So what actually happened on Saturday night? Well, this solicitor, who has contracts with multiple LAs to defend parents’ appeals, decided to publish a taunting post. Not only was he taunting, he may well have exposed who his target family were. Big data protection no-no. It seems that the solicitor was happy that a parent did not know their legal rights and waived away the support that the child should have had, support that the child was entitled to. Yes, that was the upshot. He was happy that a parent was not educated well enough in the law to secure the support that the LA had a duty to provide.
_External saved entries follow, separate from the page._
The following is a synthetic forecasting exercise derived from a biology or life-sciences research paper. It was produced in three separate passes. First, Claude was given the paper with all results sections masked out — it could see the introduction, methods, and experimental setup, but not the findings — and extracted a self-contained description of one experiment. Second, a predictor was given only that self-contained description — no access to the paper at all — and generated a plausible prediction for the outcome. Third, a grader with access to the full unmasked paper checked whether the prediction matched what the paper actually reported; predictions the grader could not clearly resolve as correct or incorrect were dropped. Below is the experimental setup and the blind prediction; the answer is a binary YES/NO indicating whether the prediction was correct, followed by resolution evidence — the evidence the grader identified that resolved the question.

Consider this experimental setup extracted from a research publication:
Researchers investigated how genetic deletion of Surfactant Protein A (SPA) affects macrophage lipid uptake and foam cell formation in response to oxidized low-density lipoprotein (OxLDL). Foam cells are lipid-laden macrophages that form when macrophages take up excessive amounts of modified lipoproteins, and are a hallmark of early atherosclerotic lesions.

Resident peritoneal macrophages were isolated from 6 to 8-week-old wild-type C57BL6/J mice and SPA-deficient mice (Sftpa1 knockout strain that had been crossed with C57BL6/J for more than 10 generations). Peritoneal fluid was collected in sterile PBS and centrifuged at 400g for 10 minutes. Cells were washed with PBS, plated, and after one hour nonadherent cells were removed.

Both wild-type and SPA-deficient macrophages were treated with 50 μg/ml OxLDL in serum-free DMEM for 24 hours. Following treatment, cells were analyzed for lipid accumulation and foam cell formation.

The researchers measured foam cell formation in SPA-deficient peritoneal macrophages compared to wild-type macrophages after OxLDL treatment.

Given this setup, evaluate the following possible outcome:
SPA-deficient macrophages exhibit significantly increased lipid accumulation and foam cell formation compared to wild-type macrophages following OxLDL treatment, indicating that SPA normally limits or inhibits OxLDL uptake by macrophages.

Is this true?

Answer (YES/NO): NO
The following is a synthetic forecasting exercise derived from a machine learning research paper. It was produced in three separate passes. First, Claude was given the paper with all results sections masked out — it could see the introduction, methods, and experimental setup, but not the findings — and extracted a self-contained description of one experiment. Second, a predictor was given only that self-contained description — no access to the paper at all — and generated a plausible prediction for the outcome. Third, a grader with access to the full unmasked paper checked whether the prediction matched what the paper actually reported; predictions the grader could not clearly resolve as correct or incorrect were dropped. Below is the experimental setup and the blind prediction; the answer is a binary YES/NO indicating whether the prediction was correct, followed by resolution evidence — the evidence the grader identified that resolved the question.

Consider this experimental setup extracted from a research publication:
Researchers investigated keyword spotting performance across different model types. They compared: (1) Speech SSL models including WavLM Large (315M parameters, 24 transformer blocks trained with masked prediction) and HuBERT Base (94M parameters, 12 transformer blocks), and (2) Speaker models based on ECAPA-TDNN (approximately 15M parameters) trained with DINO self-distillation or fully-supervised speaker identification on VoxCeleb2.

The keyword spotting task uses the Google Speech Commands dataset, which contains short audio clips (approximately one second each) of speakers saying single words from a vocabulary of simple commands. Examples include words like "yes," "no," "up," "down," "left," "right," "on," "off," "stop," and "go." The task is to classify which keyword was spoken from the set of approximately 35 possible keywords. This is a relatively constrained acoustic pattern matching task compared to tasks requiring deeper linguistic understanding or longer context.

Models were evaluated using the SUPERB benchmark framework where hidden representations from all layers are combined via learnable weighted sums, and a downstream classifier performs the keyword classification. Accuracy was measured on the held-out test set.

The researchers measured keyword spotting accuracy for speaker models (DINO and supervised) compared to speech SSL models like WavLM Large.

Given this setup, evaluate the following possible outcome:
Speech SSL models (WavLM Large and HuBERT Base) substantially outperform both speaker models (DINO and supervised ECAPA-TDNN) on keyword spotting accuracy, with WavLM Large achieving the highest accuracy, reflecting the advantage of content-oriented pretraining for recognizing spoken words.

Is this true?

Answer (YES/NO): NO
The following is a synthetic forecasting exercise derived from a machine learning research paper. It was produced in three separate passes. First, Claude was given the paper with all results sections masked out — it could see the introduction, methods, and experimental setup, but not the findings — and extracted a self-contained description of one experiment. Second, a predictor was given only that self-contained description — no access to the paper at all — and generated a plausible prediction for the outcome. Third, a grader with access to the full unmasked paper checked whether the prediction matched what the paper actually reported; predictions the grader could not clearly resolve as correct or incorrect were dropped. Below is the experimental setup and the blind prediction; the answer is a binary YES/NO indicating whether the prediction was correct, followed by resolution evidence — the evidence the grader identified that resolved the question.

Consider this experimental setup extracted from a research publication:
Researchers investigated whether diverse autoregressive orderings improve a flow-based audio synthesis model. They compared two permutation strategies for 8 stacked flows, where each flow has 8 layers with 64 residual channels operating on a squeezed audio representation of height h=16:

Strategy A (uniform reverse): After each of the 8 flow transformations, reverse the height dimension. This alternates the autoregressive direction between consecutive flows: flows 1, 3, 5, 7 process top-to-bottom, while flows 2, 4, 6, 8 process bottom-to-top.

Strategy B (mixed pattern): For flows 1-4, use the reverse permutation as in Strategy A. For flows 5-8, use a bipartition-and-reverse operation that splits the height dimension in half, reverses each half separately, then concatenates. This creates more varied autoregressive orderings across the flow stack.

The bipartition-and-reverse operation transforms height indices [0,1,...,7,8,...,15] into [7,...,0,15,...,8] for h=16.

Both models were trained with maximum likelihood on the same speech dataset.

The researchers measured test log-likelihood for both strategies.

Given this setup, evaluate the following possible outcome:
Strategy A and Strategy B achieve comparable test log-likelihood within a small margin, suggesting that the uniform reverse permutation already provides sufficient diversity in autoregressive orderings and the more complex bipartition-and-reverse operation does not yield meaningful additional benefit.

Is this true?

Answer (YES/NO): NO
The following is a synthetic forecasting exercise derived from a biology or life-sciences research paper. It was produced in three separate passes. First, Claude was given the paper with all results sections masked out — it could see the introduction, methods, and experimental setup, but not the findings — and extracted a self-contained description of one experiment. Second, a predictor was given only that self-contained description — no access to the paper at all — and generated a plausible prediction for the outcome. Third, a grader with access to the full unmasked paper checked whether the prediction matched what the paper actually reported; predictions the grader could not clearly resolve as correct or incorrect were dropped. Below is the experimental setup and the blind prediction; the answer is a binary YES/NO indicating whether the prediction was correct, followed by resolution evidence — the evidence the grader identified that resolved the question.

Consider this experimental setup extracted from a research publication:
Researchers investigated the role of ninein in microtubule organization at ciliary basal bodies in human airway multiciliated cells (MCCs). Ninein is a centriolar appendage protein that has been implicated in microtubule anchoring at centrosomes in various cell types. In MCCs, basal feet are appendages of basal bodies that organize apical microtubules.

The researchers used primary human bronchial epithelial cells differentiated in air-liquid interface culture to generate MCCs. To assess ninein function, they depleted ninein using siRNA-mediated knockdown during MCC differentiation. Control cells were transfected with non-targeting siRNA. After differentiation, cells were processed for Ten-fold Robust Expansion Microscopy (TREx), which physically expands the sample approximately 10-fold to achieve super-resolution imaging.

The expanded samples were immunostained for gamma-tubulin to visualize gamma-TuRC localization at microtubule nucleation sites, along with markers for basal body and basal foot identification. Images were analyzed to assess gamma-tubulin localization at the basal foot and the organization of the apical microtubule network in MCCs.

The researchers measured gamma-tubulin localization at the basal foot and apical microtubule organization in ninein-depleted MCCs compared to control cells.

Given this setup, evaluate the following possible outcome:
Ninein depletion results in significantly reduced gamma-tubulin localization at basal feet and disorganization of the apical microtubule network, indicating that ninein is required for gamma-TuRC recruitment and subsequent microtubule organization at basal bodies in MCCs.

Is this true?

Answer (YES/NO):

It was suggested that he reflected on the appropriateness of the tweet and off it went. A Twitter storm. He taunted and then blocked angered parents, he also blocked professionals suggesting he ought to desist. A parent did a quickie search to look at contract values, others offered further information. It was estimated that there was over £1million in live contracts. That’s over £1million of taxpayers money being spent so that LAs can oppose amendments to SEN/D children’s support. Over £1million towards ensuring that LAs do not have to comply with their duties. £1million that could have put support and training into schools.
Were parents angry? You bet they were. Are the LAs angry? We will have to wait and see. They have been exposed as deliberately employing a firm of solicitors who, rather than advise the LA on their duties, are there to avoid them having to meet them. Quite embarrassing, yes?